_À COMPLÉTER_
a. D'après l'article sur l'usine Ford de Louisville, avec quel syndicat le constructeur a-t-il signé un accord salarial en 2015 ?
b. Résumez en deux phrases l'article sur l'usine Ford de Louisville.
c. Poursuivez l'article sur l'usine Ford de Louisville après son dernier paragraphe.

Un employé de l’usine Ford de Louisville en train d’assembler un modèle Ford Escape, en 2012. | ? John Sommers II / Reuters / REUTERS

Les emplois les plus faciles à sauver de la délocalisation sont certainement ceux qui ne sont pas menacés. Cette lapalissade peut s’appliquer à Donald Trump qui, jeudi 17 novembre, s’était attribué le mérite d’avoir convaincu Ford de ne pas transférer sa production du Kentucky vers le Mexique. Mais vendredi, le constructeur américain a déclaré n’avoir jamais eu l’intention de fermer le site en question, situé à Louisville, ni y supprimer le moindre emploi.

Tout est parti d’un tweet du président-élu, qui était impatient de faire part d’une première victoire depuis son élection face à la mondialisation. « J’ai travaillé dur avec Bill Ford pour garder l’usine Lincoln dans le Kentucky. Je le devais au grand Etat du Kentucky qui m’a fait confiance [en votant pour moi] », écrit M. Trump.

En réalité, il était difficile de fermer cette usine sous prétexte d’en délocaliser la production vers le Mexique pour la bonne et simple raison que le deuxième constructeur américain a signé un accord salarial en 2015 avec le syndicat de l’automobile, l’UAW, dont l’une des contreparties est justement de maintenir l’activité de ce site.

_DONNÉES FOURNIES_
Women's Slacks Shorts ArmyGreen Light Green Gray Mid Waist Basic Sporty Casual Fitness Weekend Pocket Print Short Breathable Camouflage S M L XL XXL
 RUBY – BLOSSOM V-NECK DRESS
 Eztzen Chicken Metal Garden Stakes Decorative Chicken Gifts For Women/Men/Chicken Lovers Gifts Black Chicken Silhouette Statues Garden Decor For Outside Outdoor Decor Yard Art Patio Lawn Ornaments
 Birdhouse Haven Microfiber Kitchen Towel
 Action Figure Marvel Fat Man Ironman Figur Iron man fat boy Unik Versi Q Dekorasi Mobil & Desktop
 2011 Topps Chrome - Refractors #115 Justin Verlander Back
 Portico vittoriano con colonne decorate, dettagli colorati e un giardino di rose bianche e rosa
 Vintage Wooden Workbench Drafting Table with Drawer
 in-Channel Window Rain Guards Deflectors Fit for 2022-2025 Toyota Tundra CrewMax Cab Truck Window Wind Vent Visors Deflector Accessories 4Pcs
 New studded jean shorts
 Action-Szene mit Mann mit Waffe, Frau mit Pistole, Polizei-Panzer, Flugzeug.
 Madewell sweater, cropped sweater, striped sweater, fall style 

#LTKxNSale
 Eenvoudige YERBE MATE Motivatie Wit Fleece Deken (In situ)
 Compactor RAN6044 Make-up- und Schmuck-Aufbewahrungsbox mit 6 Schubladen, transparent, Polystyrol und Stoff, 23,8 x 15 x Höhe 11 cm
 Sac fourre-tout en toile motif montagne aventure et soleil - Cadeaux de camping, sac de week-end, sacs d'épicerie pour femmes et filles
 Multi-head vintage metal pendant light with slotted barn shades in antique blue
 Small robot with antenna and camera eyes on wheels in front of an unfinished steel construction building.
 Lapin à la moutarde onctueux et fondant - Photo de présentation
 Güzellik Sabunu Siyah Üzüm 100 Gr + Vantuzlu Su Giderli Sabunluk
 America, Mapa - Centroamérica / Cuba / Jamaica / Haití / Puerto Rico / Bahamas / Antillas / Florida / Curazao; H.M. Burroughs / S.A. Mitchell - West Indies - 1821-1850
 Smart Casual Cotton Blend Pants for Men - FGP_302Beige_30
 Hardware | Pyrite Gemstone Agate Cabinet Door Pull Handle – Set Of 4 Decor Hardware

_RÉPONSES ATTENDUES_
a. Avec l'UAW, le syndicat de l'automobile.

b. Le jeudi 17 novembre, Donald Trump s'est attribué dans un tweet le mérite d'avoir convaincu Ford de ne pas transférer vers le Mexique la production de son usine du Kentucky. Le lendemain, le constructeur a déclaré n'avoir jamais eu l'intention de fermer ce site de Louisville ni d'y supprimer le moindre emploi, un accord salarial signé en 2015 avec l'UAW prévoyant justement le maintien de son activité.

c.
Une réflexion était bien en cours pour transférer l’assemblage d’un petit 4X4 urbain, le Lincoln MKC, sur le site de Cuautilan au Mexique. Mais finalement, Ford a décidé de ne pas changer son dispositif et ce bien avant le coup de téléphone de M. Trump au président du groupe, Bill Ford.

Le MKC ne représente en fait que 10 % de la production de l’usine de Louisville, qui produit essentiellement un autre modèle, le Ford Escape, qui suffit à faire tourner ce site de 4 500 personnes à plein régime. Sur les dix premiers mois de l’année, 300 000 Ford Escape sont sortis des lignes d’assemblage contre 37 000 Lincoln MKC.

Des politiques pour la compétitivité des États-Unis attendues

Dans un communiqué, la direction de Ford a souligné que la conversation entre les deux hommes n’avait pas influencé les décisions industrielles prises, tout en ajoutant : « Nous espérons que le président élu Trump et le nouveau Congrès vont mettre en place des politiques destinées à améliorer la compétitivité des Etats-Unis de sorte qu’il soit possible de conserver la production de véhicules ici aux Etats-Unis. »

La veille, lors d’une conférence téléphonique, le directeur financier de Ford, Robert Shanks avait déjà fait une déclaration dans ce sens en disant espérer que la politique de M. Trump « offrirait un environnement dans lequel il serait économiquement censé de rapatrier les emplois industriels ici [aux Etats-Unis] ». Puis il avait ironisé sur le fait que la façon dont le président-élu gouvernera sera sans doute « légèrement différente » de la rhétorique utilisée pendant sa campagne électorale.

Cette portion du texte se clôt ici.